→ **Selected extract**
──────────
Century of Endeavour

The Richards Orpen Plan

(c)Roy Johnston 2003+

(comments to rjtechne@iol.ie)

[The following is extracted from the final chapter of Joe Johnston's 'Irish Agriculture in Transition', published in 1951 by Basil Blackwell (Oxford) and Hodges Figgis (Dublin). It represented his vision of the 'window of opportunity' for Irish agriculture in the period of post-emergency reconstruction, various feasible aspects of which had been explored in the second section of the book.

It remains unfulfilled, but continues to offer an opportunity for development in a future, more 'green', political environment, in which the current embryonic organic farming, eco-village and local currency movements might begin to thrive synergetically.

For ease of screen display I have divided some of the longer paragraphs. RJ May 2000.]

Some valuable suggestions...... were made by Senator Richards Orpen, in a paper on "Post-War Planning in Irish Agriculture," which concluded a series of articles by different authors in the "Irish Independent" in 1943. He advocates a system of what he calls "Economic Farm Units," each one serving a region of some 1,500 acres.

In a paper read by the present writer to the Statistical and Social Inquiry Society of Ireland, on 27th November, 1947, his suggestions were adopted with some modifications. It will be convenient at this stage to quote at length from the paper referred to.

The variety of our climate, soil, and geographical conditions is such that probably no two 'Economic Farm Units' or Co-operative Farming Societies would be identical in function and activities. A working example already exists. The Mitchelstown Creamery exploits a farm of 160 acres at Mitchelstown connection with its cheese factory. It maintains a large pool of agricultural machinery, not only for use on the collective farm but for hiring out to its members for use in their own farms. It grinds corn for the members, and maintains a store in which it sells agricultural requisites. Its total turnover now exceeds £1 million per annum, and it is undoubtedly the dominant factor in the prosperity of the rural community within a radius of five or ten miles.

For the maximum development of the possibilities inherent in this movement, it is desirable that the collective farm should be conveniently near the creamery which owns it. Unfortunately in some cases they are some miles apart. It is also desirable that a big house or mansion should be available on the farm to accommodate the farm manager and the celibate working staff. Life in common is in itself a valuable education.

Given suitable residential accommodation, such farms could in some cases become perhaps high schools, analogous to the Danish Folk Schools. A floating population of young farmers could thus pass through them and return to their respective neighbourhoods with their vision enlarged, their imagination quickened, and their sympathies deepened.

The Mitchelstown Farm has no mansion on it. The former abode of the Earls of Kingston did not survive till our day. This limits its possibilities of development in the cultural and educational sense, which is highly desirable. But such as it is, it may be regarded, at least in the economic sense, as a good working model of the kind of 'Economic Farm Unit' which Captain Orpen envisages for every appropriate centre in our heterogeneous agricultural regions.
──────────
List every activity that the extract on the Richards Orpen Plan attributes to the Mitchelstown Creamery.
──────────
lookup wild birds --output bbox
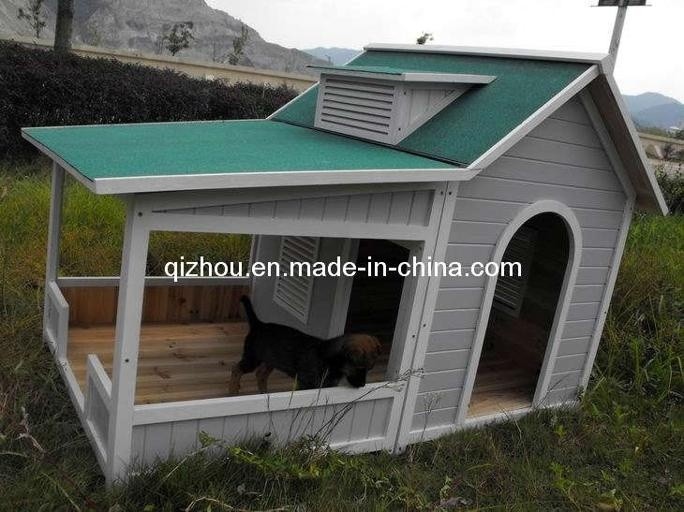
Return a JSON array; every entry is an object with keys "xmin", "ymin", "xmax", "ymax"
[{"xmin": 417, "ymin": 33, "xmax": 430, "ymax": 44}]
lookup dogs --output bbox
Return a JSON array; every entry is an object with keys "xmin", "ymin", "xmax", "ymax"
──────────
→ **Expected answer**
- It runs a 160-acre farm at Mitchelstown in connection with its cheese factory.
- It maintains a large pool of agricultural machinery for use on the collective farm and for hiring out to its members for use on their own farms.
- It grinds corn for its members.
- It maintains a store that sells agricultural requisites.